Данила тоже примолк, должно быть, задремал.
Разговор прекратился. Колотошин посидел ещё немного и ушёл к себе.
Писарь Алексей Колотошин представлял собой личность с тёмным прошлым и зазорным настоящим. Выросший среди нищеты и разврата, освоившийся и с тем, и с другим, не получивший никакого образования, он с детства перебывал во всяких профессиях – от нищего-мазурика до полицейского писаря. Каждый день пьяный, он в должности обирал без всякой совести, кого можно было, и готов был на всякое грязное дело: обман, лжесвидетельство, донос, воровство.
Выгнанный из одного места, он шатался по самым грязным и подозрительным местам, пока не удавалось втереться снова куда-нибудь.
Дней через десять после описанного нами разговора Колотошин что-то смошенничал или своровал и, не успев спрятать концы в воду, попался. Его посадили под караул при канцелярии. Сидя там, оборотистый писарь раскидывал умом, какой бы учинить фортель, чтобы избежать кары. «Дай-ка, – сообразил он, – я сделаю донос, объявлю „государево слово и дело“. Сейчас меня освободят отсюда и переведут в Тайную канцелярию, а покуда там пойдут розыски да допросы – это дело и потухнет… а может, и награду получу».
Жертвой доноса Колотошин избрал свою квартирную хозяйку Авдотью Львову, разговорившуюся, на свою беду, об императрице.
И вот простой и самый невинный разговор превращается в кровавое уголовное дело об оскорблении императорской чести.
Ушаков придал делу важное значение и тотчас послал за Авдотьей.
– Отчего же ты раньше не донёс? – спрашивал он у Колотошина.

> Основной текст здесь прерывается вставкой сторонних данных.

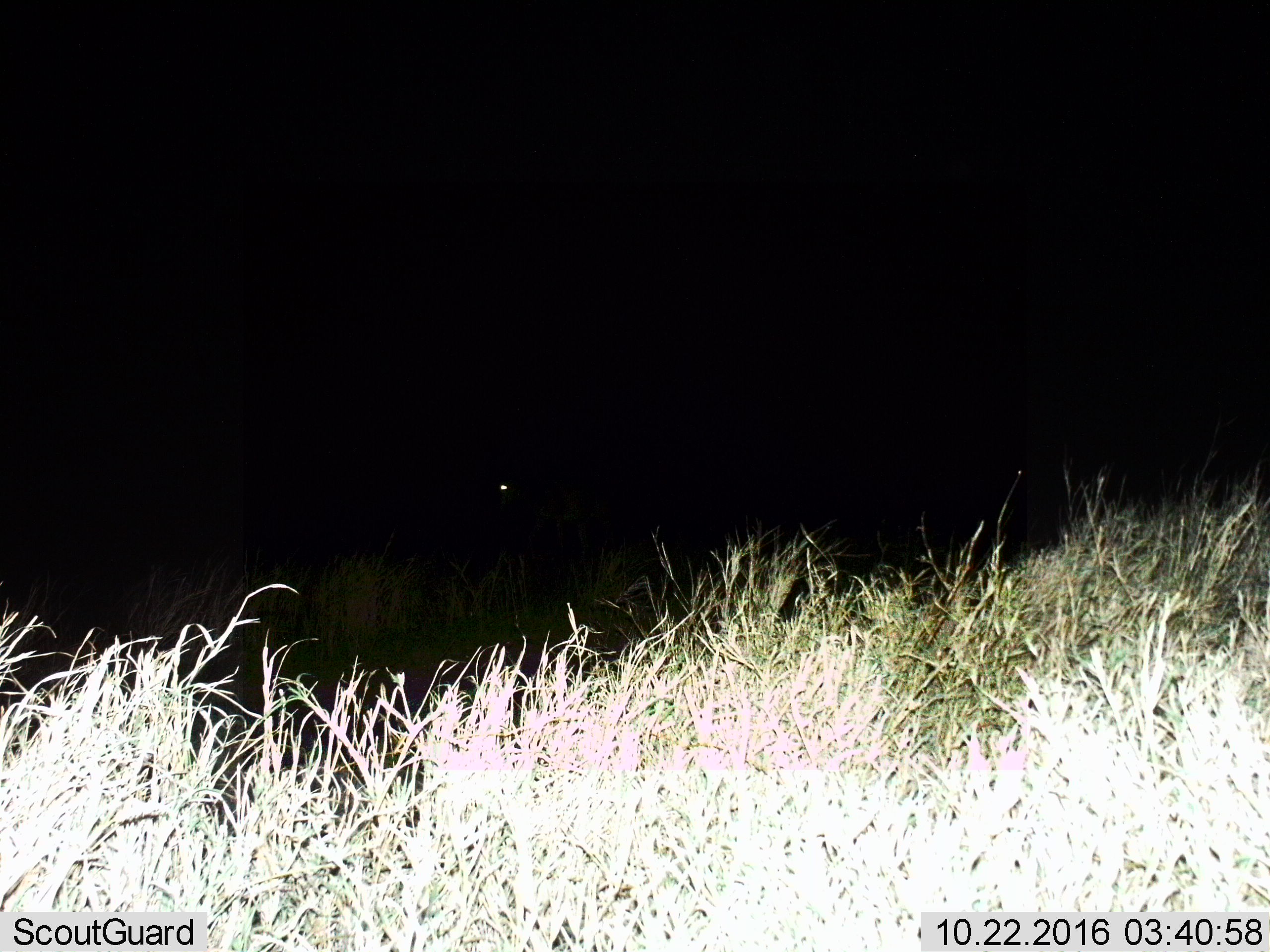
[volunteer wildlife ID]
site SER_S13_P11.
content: unidentified animal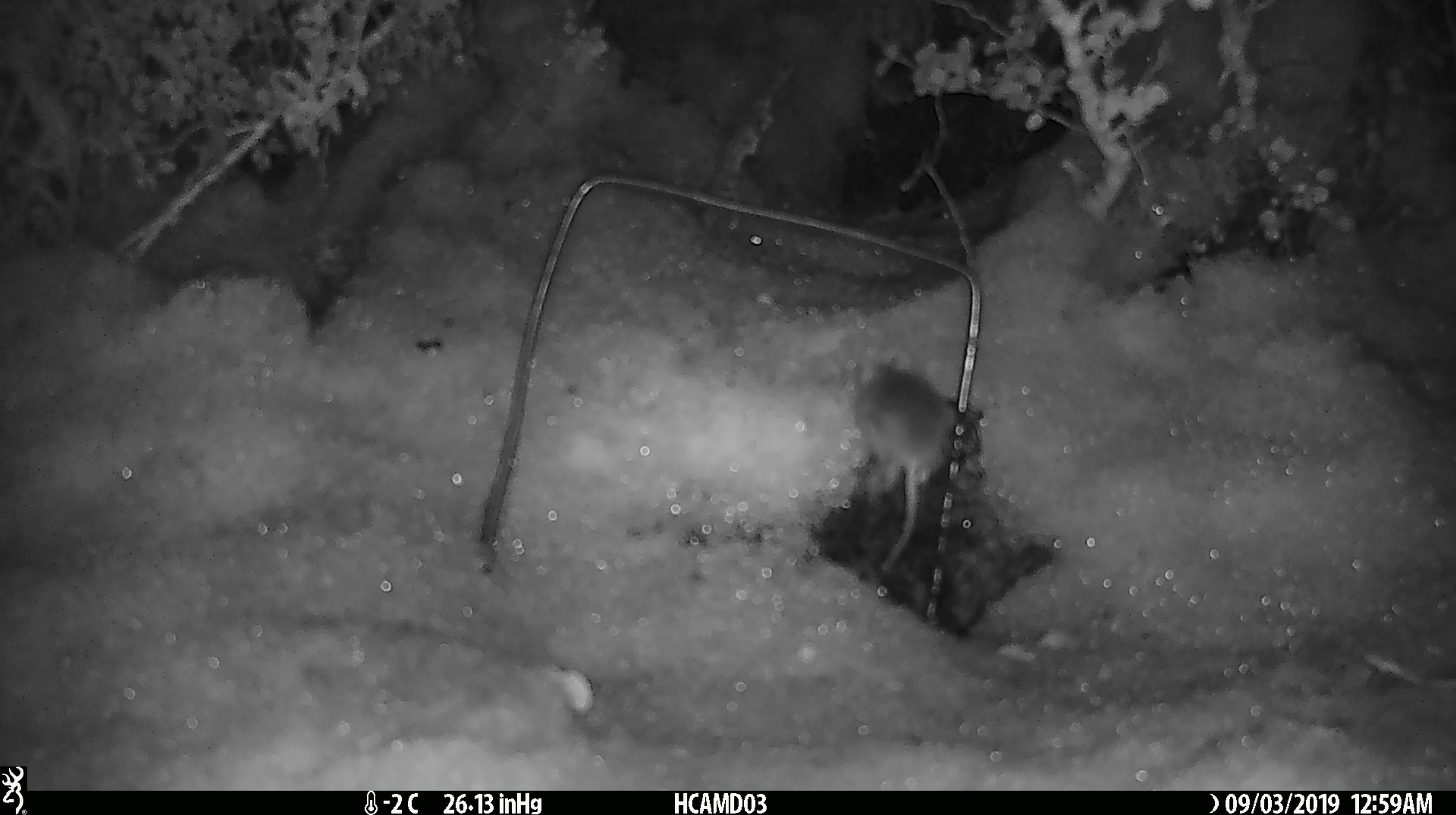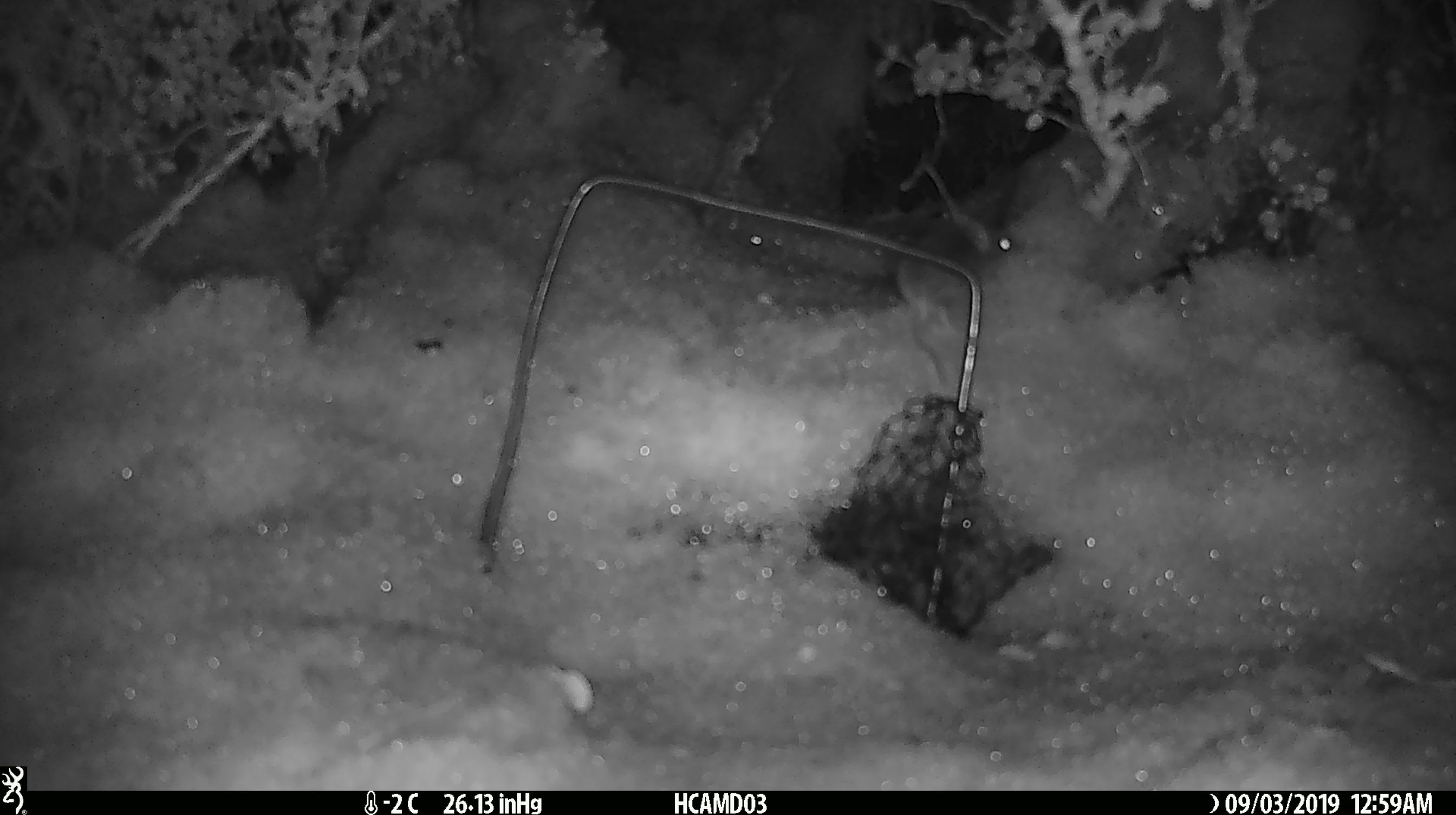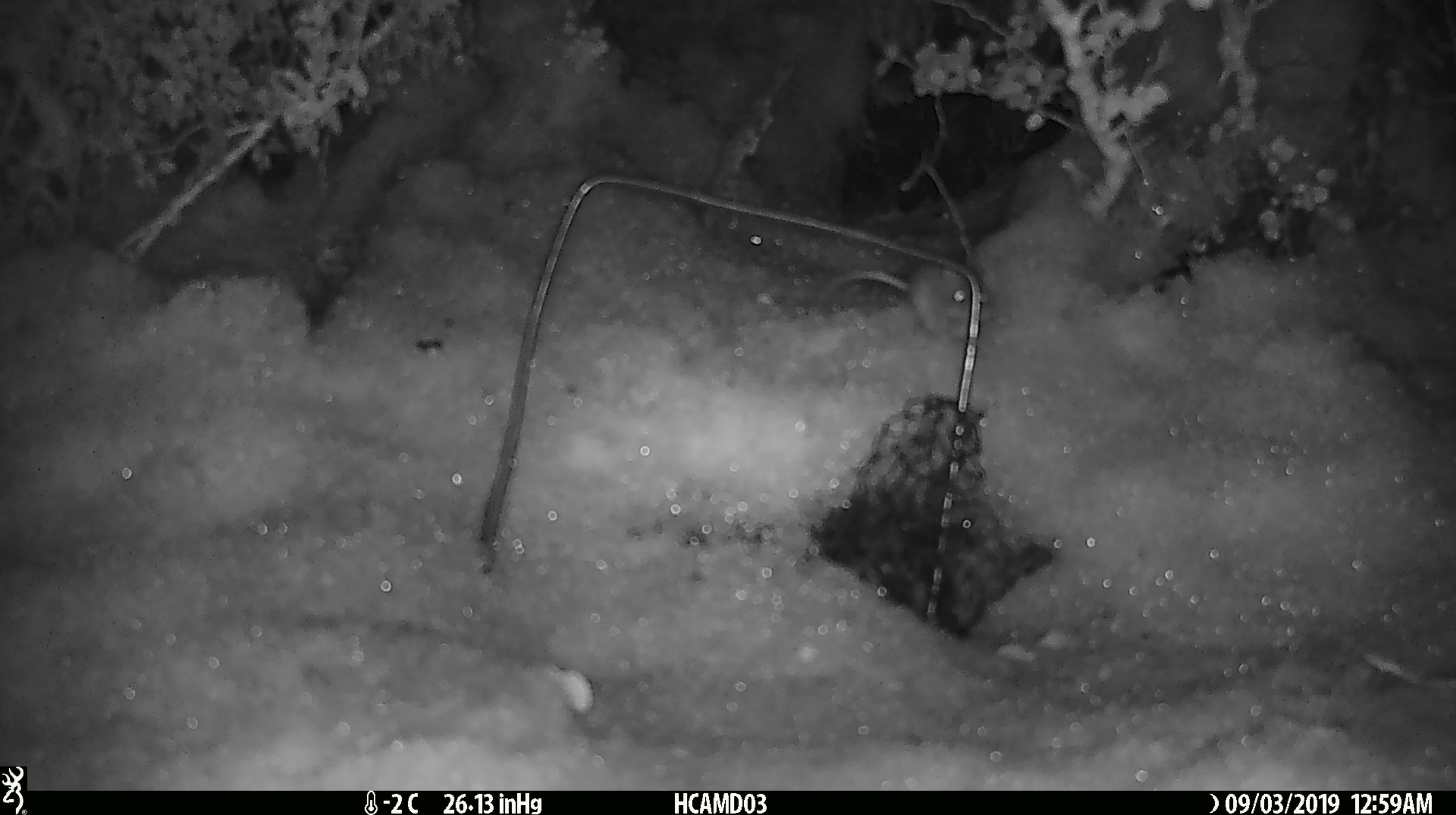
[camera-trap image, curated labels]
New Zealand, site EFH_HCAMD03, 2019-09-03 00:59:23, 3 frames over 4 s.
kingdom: Animalia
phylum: Chordata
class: Mammalia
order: Rodentia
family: Muridae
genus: Mus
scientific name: Mus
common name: mouse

– Да прост я, батюшка, не понял сначала, – прикинулся овечкой писарь.
– А про какого сьша императрицы оная жёнка Авдотья говорила?
– Не ведаю подлинно, ваше превосходительство.
Притащили обезумевшую от страха Авдотью. Данила успел уехать, его разыскивали.
На допросе Авдотья призналась, что говорила, как доносит Колотошин, но говорила это «с самой простоты своей, а не с какого умыслу, но слыша в ребячестве своём, говаривали и певали об оном малые ребята мужска и женска полу».
Отговорка «сущей простотою», «недознанием» была так обыкновенна в Тайной канцелярии, её слышали по несколько раз в день от каждого допрашиваемого, что её уже перестали принимать во внимание.
Не поверили и Авдотье. Её назначили к пытке, и, подняв на дыбу, должны были расспросить с пристрастием накрепко, т. е. с ударами плетью, «с какого умысла говорила те непристойные слова, и не из злобы ли какой, и от кого именно такие слова она слышала, и о тех непристойных словах не разглашала ли она?»
Понятное дело, что, предлагая эти вопросы Авдотье, допросчики напрасно трудились; заплечные мастера напрасно хлестали спину несчастной бабы – ни в одном из этих грехов она не была виновна.
Но «простоте» не верили, уверения в невиновности сочли за «запирательство», и на этом дела не кончили, а снова кинули Авдотью в тюрьму, до новой пытки.
Нашли и Данилу Пожарского. Его показания ничего не прибавили, Данила подтвердил только свой разговор с писарем о дороге в Курляндию, а об остальном отозвался незнанием, поскольку дремал на печке. Поразительно, но его отпустили. А Авдотья просидела в тюрьме два месяца, потом её снова потребовали на третий допрос и вторую пытку. Снова те же вопросы: не разглашала ли? с какого умыслу? от кого услышала? Снова дикие крики несчастной. Намётанный глаз Ушакова наконец увидел, что женщина в общем-то невиновна. Решено было не пытать её больше и кончить это дело совсем. Канцелярия решила: «Авдотье Максимовой Львовой за происшедшие от неё непристойные слова учинить жестокое наказание, бить кнутом нещадно и освободить». Вот некстати-то вспомнила баба свою молодость!..
* * *
Императрица Анна Иоанновна, скончавшаяся в октябре 1740 года, назначила своим наследником Иоанна, сына Антона Ульриха, герцога Брауншвейгского, и Анны Леопольдовны, внучки царя Ивана (брата Петра Великого) по его дочери Екатерине.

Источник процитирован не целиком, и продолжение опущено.